O que a Escritura ensina a respeito dos seres diabólicos, quase tudo inteiramente propende a isto: que sejamos solícitos em precaver-nos contra suas ciladas e maquinações; além disso, que nos provejamos destas armas que são bastante fortes e possantes para levar de vencida a esses inimigos assaz poderosos. Com efeito, quando Satanás é chamado o deus e príncipe deste mundo, quando é designado como o valente armado, o espírito a quem pertence o poder do ar, leão a rugir [2Co 4.4; Jo 12.31; Mt 12.29; Ef 2.2; 1Pe 5.8], estas representações não têm em vista outra coisa senão que sejamos mais cautos e vigilantes, ou, seja, mais preparados para combater, o que, por vezes, até se expressa em termos explícitos. Assim é que Pedro, após dizer que “o Diabo anda em derredor, como um leão a rugir, buscando a quem devorar” [1Pe 5.8], acrescenta logo a seguir esta admoestação: que o resistamos vigorosamente na fé. E Paulo, onde advertiu que nossa luta não é com a carne e com o sangue, ao contrário, é com os príncipes do ar, com as potestades das trevas e com as hostes espirituais da impiedade, imediatamente ordena que cinjamos as armas que estejam à altura de suster um embate tão renhido e tão perigoso [Ef 6.12-18].

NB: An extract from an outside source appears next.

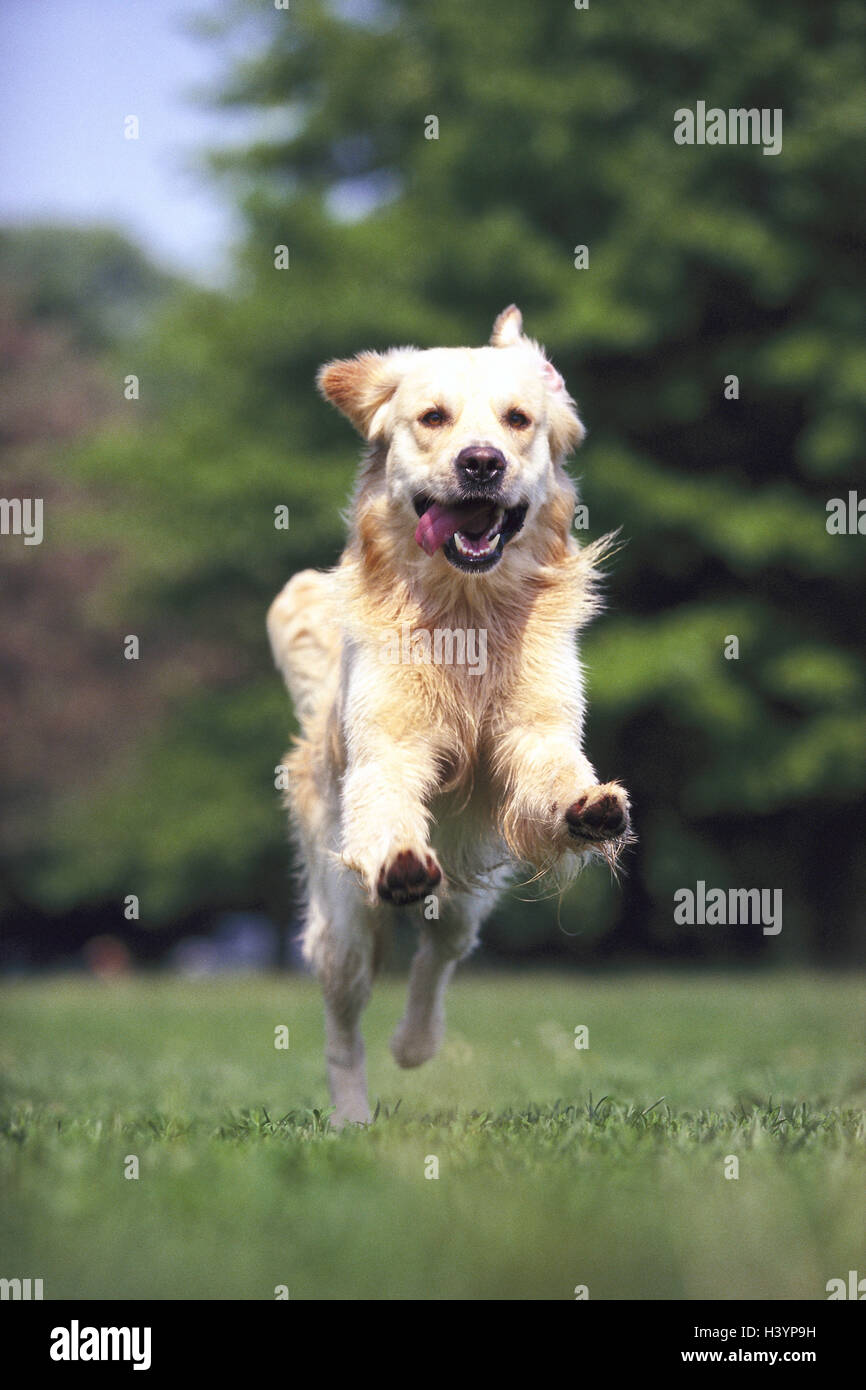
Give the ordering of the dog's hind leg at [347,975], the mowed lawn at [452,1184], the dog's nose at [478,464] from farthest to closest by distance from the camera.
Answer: the dog's hind leg at [347,975] → the dog's nose at [478,464] → the mowed lawn at [452,1184]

Por essa razão, prevenidos também de que incessantemente nos ameaça o inimigo, e um inimigo prestíssimo em audácia, vigorosíssimo em forças, astutíssimo em estratagemas, infatigável em diligência e presteza, munidíssimo de todos os apetrechos bélicos, habilíssimo na arte de guerrear, conduzamos tudo a este fim: que não nos deixemos sobrepujar por inércia ou pusilanimidade, mas, em contraposição, tendo o ânimo soerguido e despertado, finquemos pé a resistir; e uma vez que esta beligerância não se finda senão com a morte, nos exortemos à perseverança. Sobretudo, porém, cônscios de nossa insuficiência e obtusidade, invoquemos a assistência de Deus a nosso favor, nem tentemos coisa alguma, senão apoiados nele, visto
que só a ele pertence o ministrar conselho, força, coragem e armas.

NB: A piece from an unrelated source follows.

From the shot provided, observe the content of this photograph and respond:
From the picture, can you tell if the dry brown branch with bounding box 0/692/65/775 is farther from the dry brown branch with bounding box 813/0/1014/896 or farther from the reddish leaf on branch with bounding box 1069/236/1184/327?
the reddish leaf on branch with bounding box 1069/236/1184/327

Mas, para que sejamos mais despertados e mais incitados a levar a cabo isto, a Escritura declara que não um, ou outro, ou poucos inimigos, ao contrário, tropas numerosas são as hostes demoníacas que travam guerra conosco. Ora, não só lemos que Maria Madalena foi libertada de sete demônios dos quais era possuída [Mc 16.9; Lc 8.2], como também Cristo atesta ser isto comum: que, uma vez expulso um demônio, se outra vez lhe é propiciado novo espaço, ele toma consigo sete espíritos ainda piores e retorna à possessão desocupada [Mt 12.43]. Ademais, lemos que uma legião inteira se apoderou de um homem só. Aqui, portanto, somos ensinados que temos de guerrear com infinita multidão de inimigos, para que não suceda que, desprezada a insignificância de seu número, mais remissos sejamos ao embate, ou, julgando que não raro nos é propiciada certa intermitência, nos entreguemos à inércia.
Assim, pois, muitas vezes a referência é a um Satanás ou Diabo, no número singular, denotando-se aquele império de iniqüidade que se opõe ao reino de justiça. Pois da mesma forma que a Igreja e a sociedade dos santos têm a Cristo como Cabeça, assim também a facção dos ímpios, e a própria impiedade, nos são pintadas com seu príncipe, que nessa esfera exerce império absoluto. Razão pela qual se disso isto: “Apartai-vos, malditos, para o fogo eterno, que foi preparado para o Diabo e seus anjos” [Mt 25.41].
Além de tudo, isto nos deve incitar à perpetua luta contra o Diabo: que por toda parte lemos ser ele o adversário de Deus e nosso. Ora, se temos a glória de Deus no coração, como devêramos, então se nos impõe lutar com todas as forças contra esse que se empenha por sua extinção. Se formos animados a reter o reino de Cristo, como se faz necessário, é preciso que travemos inconciliável luta com esse que conspira sua ruína.
Por outro lado, se nos tange algum cuidado de nossa salvação, nem paz, nem tréguas devemos ter com esse que está continuamente a armar ciladas à sua destruição. Aliás, ele é descrito de tal forma em Gênesis, capítulo 3, onde afasta o homem da obediência que devia a Deus, para que, a um tempo, não só despoje a Deus da justa honra, mas ainda precipita o próprio homem na ruína. Também nos evangelistas, onde é designado de inimigo e se diz semear joio para corromper a semente da vida eterna [Mt 13.25, 28].